We will compare the decision boundaries of several different classifiers:

In [None]:
from sklearn.neighbors import KNeighborsClassifier
from sklearn.naive_bayes import GaussianNB
from sklearn.linear_model import LogisticRegression
from sklearn.svm import SVC
from sklearn.tree import DecisionTreeClassifier
from sklearn.ensemble import RandomForestClassifier
from sklearn.neural_network import MLPClassifier

from collections import OrderedDict

models = OrderedDict([
          ('Knn 5', KNeighborsClassifier(5)),
          ('Naive Bayes', GaussianNB()),
          ('Logistic Regression', LogisticRegression()),
          ('Linear SVM', SVC(kernel='linear', probability=True)),
          ('Poly SVM', SVC(kernel='poly', degree=2, probability=True)),
          ('RBF SVM', SVC(kernel='rbf', gamma=2, C=1, probability=True)),
          ('Classification Tree', DecisionTreeClassifier(max_depth=5)),
          ('Random Forest', RandomForestClassifier(max_depth=5, n_estimators=50)),
          ('Multilayer Perceptron', MLPClassifier((4,3,2), activation='tanh',solver='adam', max_iter=10000,
                                                  learning_rate_init=0.01, random_state=0))
          ])

The next example shows the decision boundaries of the SVM classifier with RBF kernel when classifying the linear dataset.   
We use the method `predict_proba` to get the probability that the classifier assigned to each class.

In [None]:
figure(figsize=(5, 5))

name = 'Knn 5'
clf = models[name]
dataset = linear

plt.title(name)

X, y = dataset

from sklearn.cross_validation import train_test_split
X_train, X_test, y_train, y_test = train_test_split(X, y, test_size=.4, random_state=42)

clf.fit(X_train, y_train)
score = clf.score(X_test, y_test)

# create a mesh of points that cover the full graph area
x_min, x_max = X[:, 0].min() - .5, X[:, 0].max() + .5
y_min, y_max = X[:, 1].min() - .5, X[:, 1].max() + .5
h = .02  # step size in the mesh
xx, yy = np.meshgrid(np.arange(x_min, x_max, h),
                     np.arange(y_min, y_max, h))
X_grid = np.c_[xx.ravel(), yy.ravel()]

# use the classifier to predict the class of each mesh point
Z = clf.predict_proba(np.c_[xx.ravel(), yy.ravel()])[:, 1] - 0.5
Z = Z.reshape(xx.shape)

# plot the decision boundary
norm = plt.cm.colors.Normalize(vmax=abs(Z).max(), vmin=-abs(Z).max())
contourf(xx, yy, Z, 10, cmap=plt.cm.RdBu, alpha=.8, norm=norm)

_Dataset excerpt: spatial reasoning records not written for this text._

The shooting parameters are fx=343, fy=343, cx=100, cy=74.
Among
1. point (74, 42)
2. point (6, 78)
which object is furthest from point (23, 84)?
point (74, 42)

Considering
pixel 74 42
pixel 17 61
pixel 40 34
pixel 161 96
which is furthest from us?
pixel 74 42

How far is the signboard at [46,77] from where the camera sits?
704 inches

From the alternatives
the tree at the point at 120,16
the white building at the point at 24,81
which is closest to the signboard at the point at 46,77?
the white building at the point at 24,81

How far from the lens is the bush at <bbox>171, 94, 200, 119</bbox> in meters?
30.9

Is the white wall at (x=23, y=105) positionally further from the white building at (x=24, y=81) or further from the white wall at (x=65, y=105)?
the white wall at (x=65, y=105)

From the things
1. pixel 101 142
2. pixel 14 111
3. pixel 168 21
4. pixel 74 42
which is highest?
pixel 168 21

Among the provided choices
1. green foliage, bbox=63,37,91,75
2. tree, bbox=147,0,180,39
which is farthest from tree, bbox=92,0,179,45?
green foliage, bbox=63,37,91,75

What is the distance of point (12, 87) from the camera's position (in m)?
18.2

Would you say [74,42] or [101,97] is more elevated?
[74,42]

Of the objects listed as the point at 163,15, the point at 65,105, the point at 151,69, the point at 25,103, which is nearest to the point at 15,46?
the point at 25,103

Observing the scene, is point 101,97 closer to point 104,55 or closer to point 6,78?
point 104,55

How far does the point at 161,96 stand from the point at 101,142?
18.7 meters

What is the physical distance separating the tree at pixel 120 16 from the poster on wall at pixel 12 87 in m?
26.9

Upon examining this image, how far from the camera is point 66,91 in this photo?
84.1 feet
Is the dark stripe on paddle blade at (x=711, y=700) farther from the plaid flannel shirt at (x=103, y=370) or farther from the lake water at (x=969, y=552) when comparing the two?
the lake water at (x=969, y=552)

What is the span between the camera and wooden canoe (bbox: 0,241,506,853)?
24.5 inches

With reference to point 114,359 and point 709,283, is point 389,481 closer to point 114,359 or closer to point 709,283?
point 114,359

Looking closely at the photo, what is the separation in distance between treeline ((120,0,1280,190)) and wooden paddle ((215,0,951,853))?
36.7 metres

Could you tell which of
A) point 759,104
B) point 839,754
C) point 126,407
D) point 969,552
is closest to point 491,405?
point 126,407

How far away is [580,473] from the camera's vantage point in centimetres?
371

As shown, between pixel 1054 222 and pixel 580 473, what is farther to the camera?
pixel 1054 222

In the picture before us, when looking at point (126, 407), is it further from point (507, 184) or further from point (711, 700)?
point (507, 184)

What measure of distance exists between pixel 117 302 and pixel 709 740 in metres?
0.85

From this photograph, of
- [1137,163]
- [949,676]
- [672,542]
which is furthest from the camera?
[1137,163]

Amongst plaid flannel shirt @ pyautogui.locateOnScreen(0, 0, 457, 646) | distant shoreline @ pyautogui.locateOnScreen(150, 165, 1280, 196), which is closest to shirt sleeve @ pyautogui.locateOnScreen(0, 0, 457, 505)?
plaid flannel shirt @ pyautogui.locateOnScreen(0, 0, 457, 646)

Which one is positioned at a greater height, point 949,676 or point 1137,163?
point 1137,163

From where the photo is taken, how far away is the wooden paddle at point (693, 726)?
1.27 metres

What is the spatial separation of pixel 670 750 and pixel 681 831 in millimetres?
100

# Plot also the training points
scatter(X_train[:, 0], X_train[:, 1], c=y_train, cmap=cm_bright)
# and testing points
scatter(X_test[:, 0], X_test[:, 1], c=y_test, cmap=cm_bright,
           alpha=0.6)

# plot also the score
text(xx.max() - .3, yy.min() + .3, ('%.2f' % score).lstrip('0'),
                size=15, horizontalalignment='right')

## Exercise:

Plot the decision boundaries of the different classifiers for each dataset.